## Brief
What is needed is the run of lines from the one with "class: Mammalia" through the close of the data, set down exactly.

(Stored items)
==========
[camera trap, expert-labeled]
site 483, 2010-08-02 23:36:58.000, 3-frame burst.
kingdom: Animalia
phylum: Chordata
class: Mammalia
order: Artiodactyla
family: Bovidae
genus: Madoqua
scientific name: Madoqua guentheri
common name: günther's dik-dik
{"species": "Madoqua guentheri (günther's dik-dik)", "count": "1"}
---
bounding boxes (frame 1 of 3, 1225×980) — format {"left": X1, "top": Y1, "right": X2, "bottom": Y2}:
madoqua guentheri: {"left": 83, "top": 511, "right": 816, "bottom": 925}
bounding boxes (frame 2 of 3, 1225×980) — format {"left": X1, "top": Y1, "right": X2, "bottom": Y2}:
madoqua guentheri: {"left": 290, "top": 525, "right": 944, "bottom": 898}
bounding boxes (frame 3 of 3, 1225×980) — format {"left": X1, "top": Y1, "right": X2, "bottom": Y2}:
==========
## Written answer
class: Mammalia
order: Artiodactyla
family: Bovidae
genus: Madoqua
scientific name: Madoqua guentheri
common name: günther's dik-dik
{"species": "Madoqua guentheri (günther's dik-dik)", "count": "1"}
---
bounding boxes (frame 1 of 3, 1225×980) — format {"left": X1, "top": Y1, "right": X2, "bottom": Y2}:
madoqua guentheri: {"left": 83, "top": 511, "right": 816, "bottom": 925}
bounding boxes (frame 2 of 3, 1225×980) — format {"left": X1, "top": Y1, "right": X2, "bottom": Y2}:
madoqua guentheri: {"left": 290, "top": 525, "right": 944, "bottom": 898}
bounding boxes (frame 3 of 3, 1225×980) — format {"left": X1, "top": Y1, "right": X2, "bottom": Y2}:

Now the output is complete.